TAREFAS A CUMPRIR:
A – Resuma em duas frases a crítica sobre o filme Clube Zero.
B – Traduza para o inglês esta frase da crítica sobre o filme Clube Zero: "A comédia discute os limites do fanatismo e a capacidade de persuasão dos líderes carismáticos."
C – Cite da crítica sobre o filme Clube Zero o trecho que se abre com as palavras que contêm "A comédia discute" e se fecha com "capacidade de persuasão.".

DOCUMENTO:
◇ ◇ ◇ ◇ ◇ ◇ ◇
Clube Zero (2023)

Nasce uma seita

título original (ano)
Club Zero (2023)
gênero
Drama, Comédia
país
Áustria, Reino Unido, Alemanha, França, Dinamarca, Turquia, EUA, Catar, Bósnia e Herzegovina
duração
110 minutos
direção
Jessica Hausner
elenco
Mia Wasikowska, Sidse Babett Knudsen, Amir El-Masry, Camilla Rutherford, Amanda Lawrence, Sam Hoare, Elsa Zylberstein, Keeley Forsyth, Mathieu Demy, Emily Stride, Szandra Asztalos, Florence Baker, Samuel D Anderson
visto em
Cinemas

O estabelecimento de ensino onde se situa a maior parte da trama de Clube Zero representa o ideal de “escola sem partido” da extrema-direita brasileira. Somem os professores tradicionais, “doutrinadores”, assim como disciplinas de ciências, história e geografia. Entram em cena o mandarim, pensado para os negócios; a educação física, para manterem a boa aparência, e a matéria de “Comida Consciente”. 

Ninguém tinha ouvido falar anteriormente na Senhorita Novak (Mia Wasikowska), no entanto, um dos pais encontra seus serviços num site, sugere ao conselho da escola, e a mulher está contratada. Afinal, comer conscientemente seria algo bom, correto? Utilizar menos alimentos, diminuir a produção, poupar a natureza. A mulher possui sua própria marca de chás, cuja embalagem apresenta seu sorriso estampado. Parece positivo. Começam então as aulas. 

A comédia discute os limites do fanatismo e a capacidade de persuasão dos líderes carismáticos. O discurso da protagonista decorre diretamente das falas sedutoras dos pastores pentecostais, dos coaches de saúde e boa forma, assim como os gurus espirituais. A nenhum deles se solicita provas científicas e anos de estudo comprovado em alguma instituição reputada. Eles se sobressaem graças à capacidade de persuasão.
◇ ◇ ◇ ◇ ◇ ◇ ◇
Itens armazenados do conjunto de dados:
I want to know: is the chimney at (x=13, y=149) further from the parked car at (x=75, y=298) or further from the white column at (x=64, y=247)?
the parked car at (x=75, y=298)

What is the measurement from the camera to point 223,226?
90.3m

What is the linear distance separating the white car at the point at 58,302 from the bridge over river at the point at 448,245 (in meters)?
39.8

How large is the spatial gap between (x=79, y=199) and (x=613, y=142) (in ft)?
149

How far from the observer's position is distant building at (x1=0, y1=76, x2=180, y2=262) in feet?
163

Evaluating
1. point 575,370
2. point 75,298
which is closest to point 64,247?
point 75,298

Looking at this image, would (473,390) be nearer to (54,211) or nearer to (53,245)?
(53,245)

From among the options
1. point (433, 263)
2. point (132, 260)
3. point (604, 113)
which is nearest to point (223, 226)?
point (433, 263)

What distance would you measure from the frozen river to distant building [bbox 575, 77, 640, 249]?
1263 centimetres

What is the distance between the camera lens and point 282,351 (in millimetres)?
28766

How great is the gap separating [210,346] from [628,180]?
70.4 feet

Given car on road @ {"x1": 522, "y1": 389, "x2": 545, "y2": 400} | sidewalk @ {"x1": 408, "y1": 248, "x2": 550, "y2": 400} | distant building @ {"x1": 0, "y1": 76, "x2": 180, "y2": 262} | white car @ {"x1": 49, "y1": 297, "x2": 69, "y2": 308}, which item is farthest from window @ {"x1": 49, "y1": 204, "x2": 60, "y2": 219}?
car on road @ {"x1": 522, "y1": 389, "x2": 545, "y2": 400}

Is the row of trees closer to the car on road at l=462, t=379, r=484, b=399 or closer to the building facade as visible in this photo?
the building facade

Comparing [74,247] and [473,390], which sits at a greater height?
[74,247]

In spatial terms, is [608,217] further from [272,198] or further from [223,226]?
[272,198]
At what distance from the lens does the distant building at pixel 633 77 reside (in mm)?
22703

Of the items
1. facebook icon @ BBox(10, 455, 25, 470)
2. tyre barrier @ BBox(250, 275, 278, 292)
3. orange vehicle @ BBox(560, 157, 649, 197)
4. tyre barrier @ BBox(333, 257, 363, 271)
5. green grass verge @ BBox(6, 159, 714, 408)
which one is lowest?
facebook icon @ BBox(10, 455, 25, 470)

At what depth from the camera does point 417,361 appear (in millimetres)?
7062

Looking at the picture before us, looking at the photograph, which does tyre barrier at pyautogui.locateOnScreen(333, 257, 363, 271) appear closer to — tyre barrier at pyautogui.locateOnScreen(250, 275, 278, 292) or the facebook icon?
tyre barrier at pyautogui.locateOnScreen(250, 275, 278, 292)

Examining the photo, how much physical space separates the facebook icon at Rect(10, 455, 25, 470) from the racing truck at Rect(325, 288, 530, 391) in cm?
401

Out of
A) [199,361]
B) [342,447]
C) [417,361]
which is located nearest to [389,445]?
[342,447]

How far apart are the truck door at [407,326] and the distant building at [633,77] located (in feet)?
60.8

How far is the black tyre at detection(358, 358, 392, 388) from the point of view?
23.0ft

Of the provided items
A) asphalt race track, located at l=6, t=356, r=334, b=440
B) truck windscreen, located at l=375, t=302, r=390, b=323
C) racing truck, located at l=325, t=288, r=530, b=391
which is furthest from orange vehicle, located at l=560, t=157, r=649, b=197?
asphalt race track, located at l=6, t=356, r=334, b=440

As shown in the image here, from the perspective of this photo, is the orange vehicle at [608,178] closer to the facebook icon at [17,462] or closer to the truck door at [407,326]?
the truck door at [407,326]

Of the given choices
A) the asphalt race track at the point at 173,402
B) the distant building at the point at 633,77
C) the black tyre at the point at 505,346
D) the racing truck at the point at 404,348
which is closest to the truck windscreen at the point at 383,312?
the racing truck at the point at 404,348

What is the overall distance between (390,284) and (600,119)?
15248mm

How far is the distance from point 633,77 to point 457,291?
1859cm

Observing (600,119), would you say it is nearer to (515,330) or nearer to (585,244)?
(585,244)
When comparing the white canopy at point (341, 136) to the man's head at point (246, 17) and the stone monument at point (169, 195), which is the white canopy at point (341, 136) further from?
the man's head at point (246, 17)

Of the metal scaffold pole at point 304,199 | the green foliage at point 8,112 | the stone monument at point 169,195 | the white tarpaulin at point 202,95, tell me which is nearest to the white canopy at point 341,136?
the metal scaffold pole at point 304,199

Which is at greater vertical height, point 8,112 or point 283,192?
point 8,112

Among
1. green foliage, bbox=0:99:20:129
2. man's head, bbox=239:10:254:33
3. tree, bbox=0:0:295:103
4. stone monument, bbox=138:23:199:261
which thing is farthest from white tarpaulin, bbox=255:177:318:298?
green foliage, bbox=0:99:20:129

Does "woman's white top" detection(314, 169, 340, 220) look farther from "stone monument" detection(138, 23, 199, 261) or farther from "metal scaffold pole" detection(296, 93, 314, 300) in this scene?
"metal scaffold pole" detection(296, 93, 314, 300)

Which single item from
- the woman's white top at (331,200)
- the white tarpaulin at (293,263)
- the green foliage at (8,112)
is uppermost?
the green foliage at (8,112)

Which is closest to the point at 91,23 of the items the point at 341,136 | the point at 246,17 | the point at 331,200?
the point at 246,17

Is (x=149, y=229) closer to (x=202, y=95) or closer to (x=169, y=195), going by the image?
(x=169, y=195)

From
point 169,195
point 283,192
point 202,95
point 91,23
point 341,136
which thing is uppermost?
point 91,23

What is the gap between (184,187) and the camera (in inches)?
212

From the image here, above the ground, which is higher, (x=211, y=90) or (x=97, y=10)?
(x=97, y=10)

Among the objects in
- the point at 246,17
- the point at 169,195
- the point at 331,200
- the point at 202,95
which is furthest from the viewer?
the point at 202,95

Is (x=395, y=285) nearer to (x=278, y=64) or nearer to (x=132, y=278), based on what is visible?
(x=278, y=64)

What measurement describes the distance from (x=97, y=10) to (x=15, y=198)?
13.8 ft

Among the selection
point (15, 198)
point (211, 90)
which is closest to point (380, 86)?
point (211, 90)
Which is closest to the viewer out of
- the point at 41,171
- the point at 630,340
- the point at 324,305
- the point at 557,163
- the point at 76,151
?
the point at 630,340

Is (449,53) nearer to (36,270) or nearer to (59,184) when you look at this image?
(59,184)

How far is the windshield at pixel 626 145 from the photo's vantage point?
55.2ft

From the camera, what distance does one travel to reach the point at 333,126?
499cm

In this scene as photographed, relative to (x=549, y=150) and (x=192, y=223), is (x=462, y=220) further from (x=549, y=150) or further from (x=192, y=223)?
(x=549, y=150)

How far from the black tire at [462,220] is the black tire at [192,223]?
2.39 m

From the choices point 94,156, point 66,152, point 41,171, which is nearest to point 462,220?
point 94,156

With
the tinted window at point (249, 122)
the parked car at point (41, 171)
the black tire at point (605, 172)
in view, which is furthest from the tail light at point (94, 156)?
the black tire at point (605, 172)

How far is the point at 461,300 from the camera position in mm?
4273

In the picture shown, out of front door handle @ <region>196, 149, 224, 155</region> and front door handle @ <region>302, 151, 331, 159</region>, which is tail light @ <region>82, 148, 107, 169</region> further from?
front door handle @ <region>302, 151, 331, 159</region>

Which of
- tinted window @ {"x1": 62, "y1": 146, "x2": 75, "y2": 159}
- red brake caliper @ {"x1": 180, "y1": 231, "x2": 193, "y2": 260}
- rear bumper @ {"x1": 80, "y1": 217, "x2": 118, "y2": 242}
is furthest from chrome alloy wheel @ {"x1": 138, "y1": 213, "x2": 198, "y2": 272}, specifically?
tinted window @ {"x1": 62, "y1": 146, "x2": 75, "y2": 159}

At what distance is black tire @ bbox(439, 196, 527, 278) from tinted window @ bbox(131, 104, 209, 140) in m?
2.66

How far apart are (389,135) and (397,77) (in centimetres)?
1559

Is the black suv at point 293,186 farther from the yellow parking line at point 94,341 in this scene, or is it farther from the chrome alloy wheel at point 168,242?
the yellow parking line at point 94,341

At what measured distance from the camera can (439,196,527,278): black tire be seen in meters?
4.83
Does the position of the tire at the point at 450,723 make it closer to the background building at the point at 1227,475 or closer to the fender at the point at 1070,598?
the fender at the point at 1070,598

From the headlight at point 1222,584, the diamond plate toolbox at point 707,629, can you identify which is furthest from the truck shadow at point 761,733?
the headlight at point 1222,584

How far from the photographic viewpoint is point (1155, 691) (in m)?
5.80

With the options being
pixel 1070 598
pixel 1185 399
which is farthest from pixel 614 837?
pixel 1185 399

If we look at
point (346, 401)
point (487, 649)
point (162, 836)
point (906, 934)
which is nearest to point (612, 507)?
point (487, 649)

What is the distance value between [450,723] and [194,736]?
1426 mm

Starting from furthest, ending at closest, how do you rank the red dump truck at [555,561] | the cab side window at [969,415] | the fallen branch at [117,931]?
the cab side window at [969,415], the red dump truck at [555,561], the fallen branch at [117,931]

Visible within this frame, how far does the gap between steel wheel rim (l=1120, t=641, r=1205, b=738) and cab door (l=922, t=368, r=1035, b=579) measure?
◇ ◇ ◇ ◇ ◇ ◇ ◇
RESPOSTAS COMPLETAS:
A – A crítica mostra que, na escola de Clube Zero, somem disciplinas como ciências, história e geografia, e a Senhorita Novak é contratada para ensinar "Comida Consciente". A comédia discute os limites do fanatismo e a capacidade de persuasão dos líderes carismáticos, e o discurso da protagonista decorre das falas de pastores pentecostais, coaches de saúde e gurus espirituais.

B – The comedy discusses the limits of fanaticism and the persuasive power of charismatic leaders.

C –
A comédia discute os limites do fanatismo e a capacidade de persuasão dos líderes carismáticos. O discurso da protagonista decorre diretamente das falas sedutoras dos pastores pentecostais, dos coaches de saúde e boa forma, assim como os gurus espirituais. A nenhum deles se solicita provas científicas e anos de estudo comprovado em alguma instituição reputada. Eles se sobressaem graças à capacidade de persuasão.